* _TASKS_
(1) According to the contributor notes, which press will publish Lisa Lewis's fifth volume, The Body Double?
(2) Reproduce the contributor notes between "Lisa Lewis’s books" and "the Cimarron Review.", inclusive.

* _PROVIDED PASSAGE_
'''

Lisa Lewis’s books include The Unbeliever (Brittingham Prize, 1994), Silent Treatment (National Poetry Series, 1998), Vivisect (New Issues Press, 2010), and Burned House with Swimming Pool (American Poetry Journal Prize, Dream Horse Press, 2011). A fifth volume, The Body Double, is forthcoming from Georgetown Review Press. Recent work appears in Carolina Quarterly, Guernica, Sugar House Review, American Literary Review, and elsewhere. She directs the creative writing program at Oklahoma State University and serves as poetry editor for the Cimarron Review.

Tod Marshall’s most recent book of poems is Bugle (Canarium Books, 2014), winner of the 2015 Washington State Book Award. His previous collections are The Tangled Line (Canarium Books, 2009) and Dare Say (University of Georgia Press, 2002). He teaches at Gonzaga University in Spokane, Washington.

Owen McLeod is a potter and an associate professor of philosophy at Lafayette College, and has held visiting positions at Yale and Mt. Holyoke College. He has poems forthcoming in Bellevue Literary Review, BOAAT, and Willow Springs.

Lisa Mullenneaux is a Manhattan-based poet and journalist. Her first poetry collection, Painters and Poets (Pennington Press, 2012), inspired the ekphrastic blog www.paintersandpoets.com, where collaborative work in the sister arts is explored and celebrated. Her poems have appeared in American Arts Quarterly, Stone Canoe, Summerset Review, Fourth River, and others. When she’s not writing, she teaches at the University of Maryland.

Giovanni Pascoli (1855–1912), a founding figure of modern Italian poetry, might be seen as an Italian equivalent to both Robert Frost and Ezra Pound. He’s like Frost in his particular combination of morbidity and lyrical transcendence, and for the fact that every Italian school kid memorizes his terrifically musical poems. And he’s like Pound for having been the first to modernize the Italian language for poetry, revolutionizing classical standards through a new use of dialect and natural speech. He is best known for his books Canti di Castelvecchio (1903–06) and Myricae (1891).

'''

* _GIVEN RECORDS_
'''

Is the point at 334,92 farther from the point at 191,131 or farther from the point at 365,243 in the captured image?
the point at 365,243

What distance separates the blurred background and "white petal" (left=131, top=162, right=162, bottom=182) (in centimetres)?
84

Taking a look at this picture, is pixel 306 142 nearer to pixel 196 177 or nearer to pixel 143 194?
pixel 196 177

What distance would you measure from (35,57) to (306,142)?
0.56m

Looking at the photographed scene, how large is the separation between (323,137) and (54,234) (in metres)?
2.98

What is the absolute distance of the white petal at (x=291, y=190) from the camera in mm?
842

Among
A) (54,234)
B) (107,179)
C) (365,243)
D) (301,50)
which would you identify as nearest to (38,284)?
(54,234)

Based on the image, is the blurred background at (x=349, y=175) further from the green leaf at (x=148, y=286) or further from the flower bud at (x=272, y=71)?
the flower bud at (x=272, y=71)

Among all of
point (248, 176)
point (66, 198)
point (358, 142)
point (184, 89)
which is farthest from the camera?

'''
'''

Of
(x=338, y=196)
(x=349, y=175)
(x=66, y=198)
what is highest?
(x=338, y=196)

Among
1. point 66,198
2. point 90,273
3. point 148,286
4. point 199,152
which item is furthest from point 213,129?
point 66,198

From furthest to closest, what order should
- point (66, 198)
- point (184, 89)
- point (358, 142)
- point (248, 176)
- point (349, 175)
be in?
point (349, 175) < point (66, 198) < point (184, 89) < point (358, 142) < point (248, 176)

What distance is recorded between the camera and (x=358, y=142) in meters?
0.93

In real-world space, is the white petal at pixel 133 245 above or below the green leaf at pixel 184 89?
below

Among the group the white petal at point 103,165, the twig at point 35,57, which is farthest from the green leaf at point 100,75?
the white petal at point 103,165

'''
'''

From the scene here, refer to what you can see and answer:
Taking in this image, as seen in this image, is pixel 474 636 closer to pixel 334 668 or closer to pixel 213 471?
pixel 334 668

'''

* _RESPONSES_
(1) Georgetown Review Press

(2)
Lisa Lewis’s books include The Unbeliever (Brittingham Prize, 1994), Silent Treatment (National Poetry Series, 1998), Vivisect (New Issues Press, 2010), and Burned House with Swimming Pool (American Poetry Journal Prize, Dream Horse Press, 2011). A fifth volume, The Body Double, is forthcoming from Georgetown Review Press. Recent work appears in Carolina Quarterly, Guernica, Sugar House Review, American Literary Review, and elsewhere. She directs the creative writing program at Oklahoma State University and serves as poetry editor for the Cimarron Review.